───── Texto de leitura
Talvez você seja ou já tenha sido ela. Eu já fui.

 

Ela é a mulher que engravidou quando estava desempregada. Ou ficou desempregada quando engravidou. E então ela magicamente se transformou numa incrível mãe empreendedora.

 

Ela abriu um brechó de roupas usadas. Ela abriu um ateliê criativo. Ela virou fotógrafa de bebês. Coach de liderança, influencer de Instagram ou dá dicas de organização em casa. Ela virou vendedora de pacotes turísticos. Ela virou microempreendedora individual e tem uma “micro agência de marketing”, em que ela é a dona, a empregada e a contadora. Ela abriu um pequeno negócio de comida no pote, virou boleira, aluga decorações para aniversários.

 

Nós todas conhecemos a mãe empreendedora.

 

Ela está melhor assim: fora do mercado. Porque agora ela faz o próprio horário e ainda pode fazer uma pausa para lavar a louça do almoço e dar papinha para o bebê às 4h da tarde.

 

Isso significa que ela pode trabalhar com olheiras sem ninguém torrar a paciência. E que, entre uma ou outra mamada da criança, ela costura ou cozinha ou atende o telefone. Isso significa que 23h da noite, quando ela queria estar dormindo, ela está empreendedoramente trabalhando no seu próprio negócio.

 

Uma mulher de iniciativa. Mulher de sucesso. Dona da própria carreira. Sem chefe. Não raramente, sem marido (porque a ausência paterna é tolerada socialmente, mais do que a ausência dela para trabalhar).

 

Empreendedora! Líder!

 

Nós todas conhecemos a mãe empreendedora.

 

Ela tem as mesmas preocupações com os filhos que todas as outras mães. E o filho dela tem horários como os filhos das outras mulheres. Mas as outras mulheres têm horários fixos e deixam os filhos na creche.

 

A mãe empreendedora às vezes trabalha com o filho no colo e tem de atender enquanto amamenta, cozinhar enquanto telefona e, enquanto toma banho, ela chora de cansaço no chuveiro porque o filho está chorando na porta. A criança parece que adivinha quando ela tira um minuto de paz. Ela só queria um minuto de paz. É crime mãe descansar? É crime querer respirar sem choro? E quando sai do banheiro, se conseguir ficar até o fim, já está de novo com o filho no colo e o cliente no WhatsApp.

 

Nós todas conhecemos a mãe empreendedora.

 

Ela não tem certeza se vai ter renda no mês seguinte, mas ela sabe que as contas estarão lá na mesma. Ela não tem certeza se vai ter férias, mas a necessidade de descanso para não enlouquecer é ainda maior que para qualquer outra pessoa — afinal, ela trabalha empreendedoramente enquanto ainda cuida da criança.

 

Ela não tem certeza como vai sua previdência — e ela talvez esteja um pouco preocupada com as novas regras para aposentadoria, porque ela não sabe quanto tempo terá de ser empreendedora. Ela não tem chefe, mas também não tem estabilidade. Ela não pode negociar melhorias na condição do seu trabalho com ninguém, é ela por ela mesma. Não há greve nem sindicato que a represente. Se ao menos houvesse um sindicato de mães… Mas empreendedores não têm sindicatos para reivindicar direitos.
──────────
───── Dados fornecidos
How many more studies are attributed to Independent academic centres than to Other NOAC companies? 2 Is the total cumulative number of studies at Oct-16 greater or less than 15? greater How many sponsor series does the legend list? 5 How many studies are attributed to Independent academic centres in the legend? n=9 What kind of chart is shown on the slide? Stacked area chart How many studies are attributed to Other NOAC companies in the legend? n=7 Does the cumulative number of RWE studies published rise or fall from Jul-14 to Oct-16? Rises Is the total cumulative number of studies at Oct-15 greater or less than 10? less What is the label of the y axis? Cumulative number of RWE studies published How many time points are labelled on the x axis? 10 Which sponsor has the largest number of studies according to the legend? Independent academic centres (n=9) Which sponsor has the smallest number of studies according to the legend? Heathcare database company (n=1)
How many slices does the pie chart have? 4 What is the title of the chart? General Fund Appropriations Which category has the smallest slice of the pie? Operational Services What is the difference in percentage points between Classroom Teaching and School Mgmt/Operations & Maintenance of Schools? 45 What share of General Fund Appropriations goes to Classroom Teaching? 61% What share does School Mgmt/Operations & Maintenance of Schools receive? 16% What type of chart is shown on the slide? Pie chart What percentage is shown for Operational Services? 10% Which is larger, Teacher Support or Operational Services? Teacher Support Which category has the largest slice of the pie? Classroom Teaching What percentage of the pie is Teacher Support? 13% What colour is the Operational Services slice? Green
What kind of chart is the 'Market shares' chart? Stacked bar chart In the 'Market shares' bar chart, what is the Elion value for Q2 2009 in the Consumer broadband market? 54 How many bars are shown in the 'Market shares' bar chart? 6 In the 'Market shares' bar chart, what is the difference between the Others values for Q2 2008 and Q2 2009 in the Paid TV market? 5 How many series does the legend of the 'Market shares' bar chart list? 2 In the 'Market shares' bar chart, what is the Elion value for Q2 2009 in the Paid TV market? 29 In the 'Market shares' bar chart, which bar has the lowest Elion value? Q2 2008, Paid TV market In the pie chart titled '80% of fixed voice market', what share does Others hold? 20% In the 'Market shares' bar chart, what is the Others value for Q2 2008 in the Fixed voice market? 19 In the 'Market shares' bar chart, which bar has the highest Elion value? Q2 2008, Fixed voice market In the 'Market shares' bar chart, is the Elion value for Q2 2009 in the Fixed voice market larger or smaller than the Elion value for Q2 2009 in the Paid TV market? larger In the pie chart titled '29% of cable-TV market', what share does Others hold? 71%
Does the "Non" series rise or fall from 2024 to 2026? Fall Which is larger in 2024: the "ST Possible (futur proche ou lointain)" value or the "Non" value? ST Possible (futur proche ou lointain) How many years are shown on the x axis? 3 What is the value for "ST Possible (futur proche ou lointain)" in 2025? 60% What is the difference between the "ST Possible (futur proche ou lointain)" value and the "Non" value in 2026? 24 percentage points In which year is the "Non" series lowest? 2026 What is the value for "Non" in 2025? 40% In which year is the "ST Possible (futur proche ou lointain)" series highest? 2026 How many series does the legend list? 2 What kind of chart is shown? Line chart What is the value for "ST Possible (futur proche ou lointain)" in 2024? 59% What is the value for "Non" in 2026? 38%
──────────
* _Tarefa A_
Diga se cada afirmação concorda com o texto sobre a mãe empreendedora, respondendo sim ou não e citando as palavras do texto que decidem: (i) a mãe empreendedora tem certeza de que terá renda no mês seguinte; (ii) existe um sindicato que represente a mãe empreendedora; (iii) a mãe empreendedora não tem chefe.
* _Tarefa B_
Transcreva do texto sobre a mãe empreendedora o trecho que vai de "Talvez você seja" até "decorações para aniversários.".
A listagem não tem nenhum papel nesta atividade.

* _Solução A_
(i) Não: "Ela não tem certeza se vai ter renda no mês seguinte".
(ii) Não: "Não há greve nem sindicato que a represente."
(iii) Sim: "Ela não tem chefe, mas também não tem estabilidade."

* _Solução B_
Talvez você seja ou já tenha sido ela. Eu já fui.

 

Ela é a mulher que engravidou quando estava desempregada. Ou ficou desempregada quando engravidou. E então ela magicamente se transformou numa incrível mãe empreendedora.

 

Ela abriu um brechó de roupas usadas. Ela abriu um ateliê criativo. Ela virou fotógrafa de bebês. Coach de liderança, influencer de Instagram ou dá dicas de organização em casa. Ela virou vendedora de pacotes turísticos. Ela virou microempreendedora individual e tem uma “micro agência de marketing”, em que ela é a dona, a empregada e a contadora. Ela abriu um pequeno negócio de comida no pote, virou boleira, aluga decorações para aniversários.